RECORDS TO USE
□ □ □ □ □
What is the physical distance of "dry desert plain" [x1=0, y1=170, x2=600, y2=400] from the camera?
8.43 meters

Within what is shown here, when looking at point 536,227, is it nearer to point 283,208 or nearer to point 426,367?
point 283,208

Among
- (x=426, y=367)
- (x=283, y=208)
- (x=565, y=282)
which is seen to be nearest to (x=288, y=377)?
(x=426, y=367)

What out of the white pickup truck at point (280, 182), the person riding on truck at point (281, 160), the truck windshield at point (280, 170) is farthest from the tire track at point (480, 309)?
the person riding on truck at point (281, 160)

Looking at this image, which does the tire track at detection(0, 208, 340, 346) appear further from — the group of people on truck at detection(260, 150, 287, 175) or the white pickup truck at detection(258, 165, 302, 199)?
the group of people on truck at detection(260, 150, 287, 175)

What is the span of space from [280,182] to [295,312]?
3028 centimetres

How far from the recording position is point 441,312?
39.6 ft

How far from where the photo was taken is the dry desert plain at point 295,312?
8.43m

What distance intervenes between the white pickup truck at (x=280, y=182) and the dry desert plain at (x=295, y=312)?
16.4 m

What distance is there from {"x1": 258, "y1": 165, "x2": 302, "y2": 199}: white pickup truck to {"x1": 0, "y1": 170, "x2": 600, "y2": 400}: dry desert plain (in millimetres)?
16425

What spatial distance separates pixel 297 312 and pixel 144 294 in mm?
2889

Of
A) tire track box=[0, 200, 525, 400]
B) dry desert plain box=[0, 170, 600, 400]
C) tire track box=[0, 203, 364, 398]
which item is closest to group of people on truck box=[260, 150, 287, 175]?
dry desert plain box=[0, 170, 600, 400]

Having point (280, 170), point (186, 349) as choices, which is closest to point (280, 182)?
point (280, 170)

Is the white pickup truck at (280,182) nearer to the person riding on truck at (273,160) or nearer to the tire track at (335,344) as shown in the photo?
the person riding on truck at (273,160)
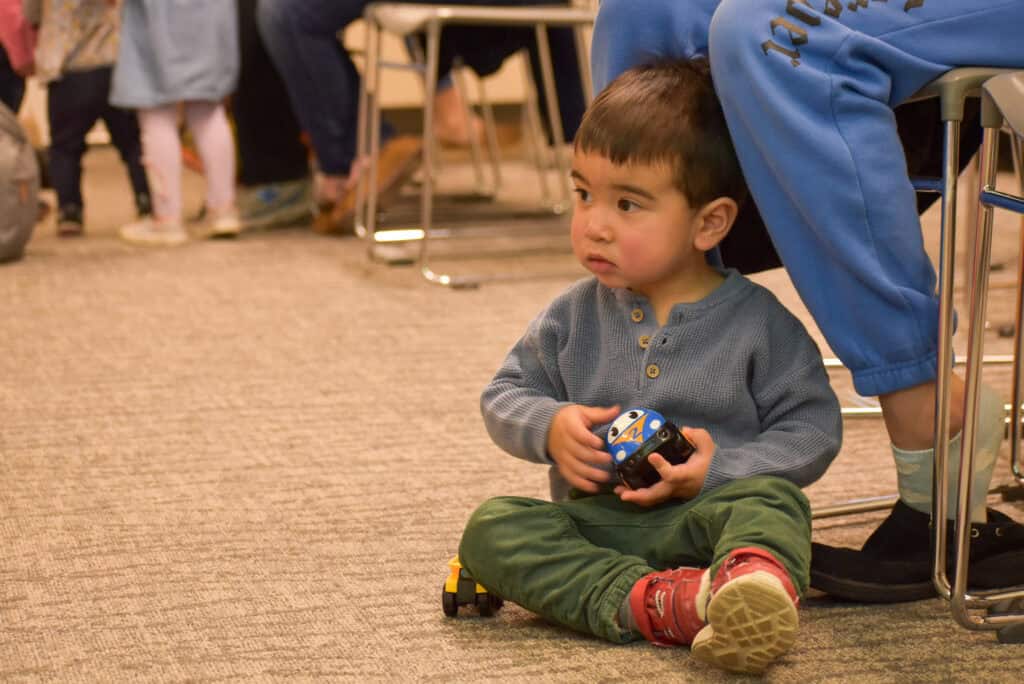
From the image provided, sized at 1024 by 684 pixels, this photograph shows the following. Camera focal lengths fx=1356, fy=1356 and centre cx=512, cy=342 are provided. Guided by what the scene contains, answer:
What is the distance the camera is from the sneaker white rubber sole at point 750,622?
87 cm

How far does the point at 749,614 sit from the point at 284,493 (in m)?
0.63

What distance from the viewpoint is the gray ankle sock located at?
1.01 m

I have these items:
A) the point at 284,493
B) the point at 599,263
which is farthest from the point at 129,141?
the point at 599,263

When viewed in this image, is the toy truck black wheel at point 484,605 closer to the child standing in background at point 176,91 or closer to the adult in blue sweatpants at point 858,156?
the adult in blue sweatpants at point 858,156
□ □ □ □ □
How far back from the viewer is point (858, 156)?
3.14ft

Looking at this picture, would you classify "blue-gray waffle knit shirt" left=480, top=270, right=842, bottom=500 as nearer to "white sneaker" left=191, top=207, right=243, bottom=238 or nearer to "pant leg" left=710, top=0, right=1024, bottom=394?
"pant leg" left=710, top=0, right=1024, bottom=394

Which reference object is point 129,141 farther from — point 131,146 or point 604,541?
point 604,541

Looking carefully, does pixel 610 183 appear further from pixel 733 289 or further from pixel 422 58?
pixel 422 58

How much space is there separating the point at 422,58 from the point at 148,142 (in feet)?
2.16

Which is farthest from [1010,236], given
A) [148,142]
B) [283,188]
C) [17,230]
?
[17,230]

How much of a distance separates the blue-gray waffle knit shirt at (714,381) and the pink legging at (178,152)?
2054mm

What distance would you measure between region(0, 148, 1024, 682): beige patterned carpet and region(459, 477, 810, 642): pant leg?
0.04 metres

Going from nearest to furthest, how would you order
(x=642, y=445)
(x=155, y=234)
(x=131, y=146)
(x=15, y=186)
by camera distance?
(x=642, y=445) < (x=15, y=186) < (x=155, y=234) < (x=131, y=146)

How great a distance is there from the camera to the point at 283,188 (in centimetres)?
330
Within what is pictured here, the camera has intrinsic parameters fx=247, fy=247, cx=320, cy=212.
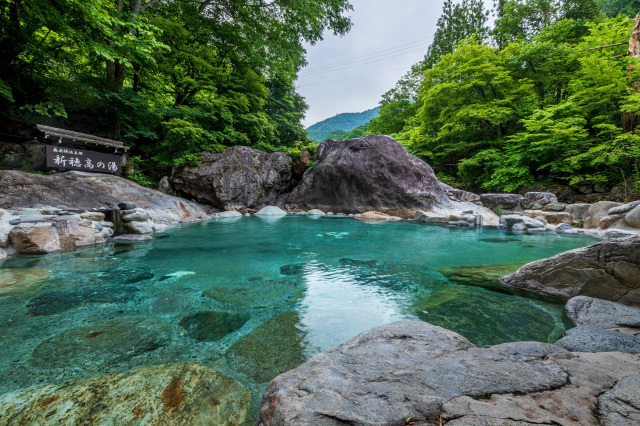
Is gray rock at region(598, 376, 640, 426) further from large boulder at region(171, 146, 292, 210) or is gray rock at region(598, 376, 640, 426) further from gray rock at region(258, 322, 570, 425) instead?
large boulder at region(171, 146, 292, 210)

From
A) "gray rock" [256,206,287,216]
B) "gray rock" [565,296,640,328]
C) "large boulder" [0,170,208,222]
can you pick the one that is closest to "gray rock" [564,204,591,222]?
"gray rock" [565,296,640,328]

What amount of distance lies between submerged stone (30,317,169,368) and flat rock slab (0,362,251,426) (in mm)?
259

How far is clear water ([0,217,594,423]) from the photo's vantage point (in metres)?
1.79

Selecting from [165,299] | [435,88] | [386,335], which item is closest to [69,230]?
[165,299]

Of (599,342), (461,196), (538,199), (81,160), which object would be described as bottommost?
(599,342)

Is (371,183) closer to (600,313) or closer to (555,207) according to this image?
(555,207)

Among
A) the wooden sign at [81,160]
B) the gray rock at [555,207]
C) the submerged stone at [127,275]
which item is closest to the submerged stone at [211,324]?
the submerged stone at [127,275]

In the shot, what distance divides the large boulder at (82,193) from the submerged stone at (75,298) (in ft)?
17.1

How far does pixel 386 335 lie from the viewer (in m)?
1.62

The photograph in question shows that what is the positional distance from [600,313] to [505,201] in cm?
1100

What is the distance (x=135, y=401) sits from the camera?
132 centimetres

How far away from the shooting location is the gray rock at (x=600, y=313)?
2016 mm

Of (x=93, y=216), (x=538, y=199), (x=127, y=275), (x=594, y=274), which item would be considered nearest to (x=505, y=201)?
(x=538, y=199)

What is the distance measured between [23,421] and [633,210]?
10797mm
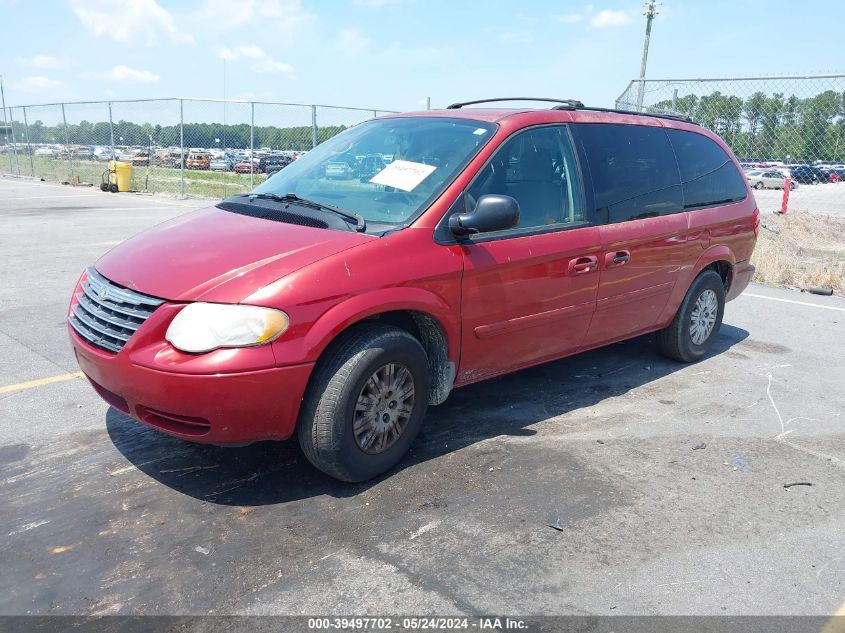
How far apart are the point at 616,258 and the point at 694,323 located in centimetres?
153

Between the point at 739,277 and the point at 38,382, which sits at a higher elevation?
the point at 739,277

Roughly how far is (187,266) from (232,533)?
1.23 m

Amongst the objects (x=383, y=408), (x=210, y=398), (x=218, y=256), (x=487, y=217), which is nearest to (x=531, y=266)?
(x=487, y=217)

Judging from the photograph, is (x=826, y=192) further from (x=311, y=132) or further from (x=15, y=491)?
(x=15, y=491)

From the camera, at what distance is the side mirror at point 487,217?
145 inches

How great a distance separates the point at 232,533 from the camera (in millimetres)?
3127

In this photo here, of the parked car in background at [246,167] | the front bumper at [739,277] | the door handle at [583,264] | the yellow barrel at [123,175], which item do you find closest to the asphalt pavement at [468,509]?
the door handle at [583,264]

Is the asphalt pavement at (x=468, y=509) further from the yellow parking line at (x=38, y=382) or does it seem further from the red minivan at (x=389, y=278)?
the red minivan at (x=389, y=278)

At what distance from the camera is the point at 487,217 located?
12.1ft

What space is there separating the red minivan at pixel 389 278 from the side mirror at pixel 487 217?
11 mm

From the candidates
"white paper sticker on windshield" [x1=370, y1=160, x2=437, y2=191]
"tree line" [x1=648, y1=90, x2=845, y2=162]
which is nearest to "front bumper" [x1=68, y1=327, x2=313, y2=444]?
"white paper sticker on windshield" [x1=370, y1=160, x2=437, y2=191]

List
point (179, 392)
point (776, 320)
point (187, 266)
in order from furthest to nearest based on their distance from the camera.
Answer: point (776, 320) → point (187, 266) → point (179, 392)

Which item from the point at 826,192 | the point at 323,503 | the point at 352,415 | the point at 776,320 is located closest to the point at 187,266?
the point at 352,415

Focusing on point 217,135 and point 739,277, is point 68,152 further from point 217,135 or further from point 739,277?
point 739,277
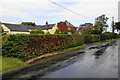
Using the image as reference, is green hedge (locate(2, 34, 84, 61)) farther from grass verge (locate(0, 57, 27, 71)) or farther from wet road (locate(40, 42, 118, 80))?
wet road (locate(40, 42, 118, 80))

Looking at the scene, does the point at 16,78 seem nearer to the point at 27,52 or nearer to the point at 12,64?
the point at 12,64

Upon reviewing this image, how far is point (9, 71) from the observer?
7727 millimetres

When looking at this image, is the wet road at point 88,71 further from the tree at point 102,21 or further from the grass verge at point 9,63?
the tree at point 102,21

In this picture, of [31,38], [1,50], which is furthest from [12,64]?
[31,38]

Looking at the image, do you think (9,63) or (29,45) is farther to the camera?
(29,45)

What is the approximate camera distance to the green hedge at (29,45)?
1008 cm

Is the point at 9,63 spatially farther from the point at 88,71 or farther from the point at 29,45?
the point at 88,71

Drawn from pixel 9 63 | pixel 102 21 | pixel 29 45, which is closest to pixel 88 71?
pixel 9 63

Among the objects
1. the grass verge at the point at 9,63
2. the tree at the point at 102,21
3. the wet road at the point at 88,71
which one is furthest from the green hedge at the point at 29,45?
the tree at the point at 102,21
□ □ □ □ □
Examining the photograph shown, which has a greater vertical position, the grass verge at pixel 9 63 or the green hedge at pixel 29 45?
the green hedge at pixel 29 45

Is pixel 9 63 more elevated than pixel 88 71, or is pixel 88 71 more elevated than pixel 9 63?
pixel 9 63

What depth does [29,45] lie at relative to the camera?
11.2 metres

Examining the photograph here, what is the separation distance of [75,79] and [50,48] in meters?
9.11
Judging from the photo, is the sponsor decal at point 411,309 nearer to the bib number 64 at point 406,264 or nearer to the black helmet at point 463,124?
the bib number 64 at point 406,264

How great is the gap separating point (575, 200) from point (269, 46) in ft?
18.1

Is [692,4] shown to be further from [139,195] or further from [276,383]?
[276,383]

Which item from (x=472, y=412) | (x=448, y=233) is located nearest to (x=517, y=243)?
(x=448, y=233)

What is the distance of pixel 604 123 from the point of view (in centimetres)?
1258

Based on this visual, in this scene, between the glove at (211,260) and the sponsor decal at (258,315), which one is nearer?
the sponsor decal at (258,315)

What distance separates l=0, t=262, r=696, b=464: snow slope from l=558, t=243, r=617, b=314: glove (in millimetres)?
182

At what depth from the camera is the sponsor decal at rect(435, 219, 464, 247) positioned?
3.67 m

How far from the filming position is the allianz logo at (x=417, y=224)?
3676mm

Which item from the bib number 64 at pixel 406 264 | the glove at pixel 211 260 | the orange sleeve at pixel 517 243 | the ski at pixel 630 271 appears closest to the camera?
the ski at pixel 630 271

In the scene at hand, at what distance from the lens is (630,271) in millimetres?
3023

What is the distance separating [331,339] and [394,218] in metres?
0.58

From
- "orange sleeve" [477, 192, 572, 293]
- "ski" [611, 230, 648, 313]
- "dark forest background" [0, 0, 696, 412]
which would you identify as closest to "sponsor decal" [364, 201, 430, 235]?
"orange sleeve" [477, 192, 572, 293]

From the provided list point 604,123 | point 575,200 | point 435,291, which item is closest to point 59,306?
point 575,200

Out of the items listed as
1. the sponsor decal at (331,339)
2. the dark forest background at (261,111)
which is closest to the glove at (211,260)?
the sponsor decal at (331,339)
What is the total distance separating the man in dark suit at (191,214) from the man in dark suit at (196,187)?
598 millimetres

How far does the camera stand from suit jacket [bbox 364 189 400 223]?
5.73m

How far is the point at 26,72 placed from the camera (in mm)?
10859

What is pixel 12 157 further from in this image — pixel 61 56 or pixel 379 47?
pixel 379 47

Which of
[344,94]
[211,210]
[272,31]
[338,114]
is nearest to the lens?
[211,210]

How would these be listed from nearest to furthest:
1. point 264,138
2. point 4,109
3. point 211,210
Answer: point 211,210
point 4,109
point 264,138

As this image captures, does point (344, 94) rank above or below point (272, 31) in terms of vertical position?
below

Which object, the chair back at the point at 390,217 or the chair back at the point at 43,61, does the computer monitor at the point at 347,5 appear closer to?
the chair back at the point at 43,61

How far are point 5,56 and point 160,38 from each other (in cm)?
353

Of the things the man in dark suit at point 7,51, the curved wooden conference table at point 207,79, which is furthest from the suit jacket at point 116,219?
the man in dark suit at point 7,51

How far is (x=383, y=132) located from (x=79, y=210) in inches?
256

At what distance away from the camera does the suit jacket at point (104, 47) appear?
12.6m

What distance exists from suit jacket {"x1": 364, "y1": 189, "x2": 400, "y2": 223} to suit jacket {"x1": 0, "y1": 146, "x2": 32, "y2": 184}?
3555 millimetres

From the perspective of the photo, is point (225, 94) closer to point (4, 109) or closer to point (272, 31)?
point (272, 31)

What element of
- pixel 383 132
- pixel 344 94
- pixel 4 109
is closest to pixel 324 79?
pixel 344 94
□ □ □ □ □
DO THIS
Count the lines in the listing above that contain the string "sponsor", matching case exactly, and give only the number.

SOLUTION
7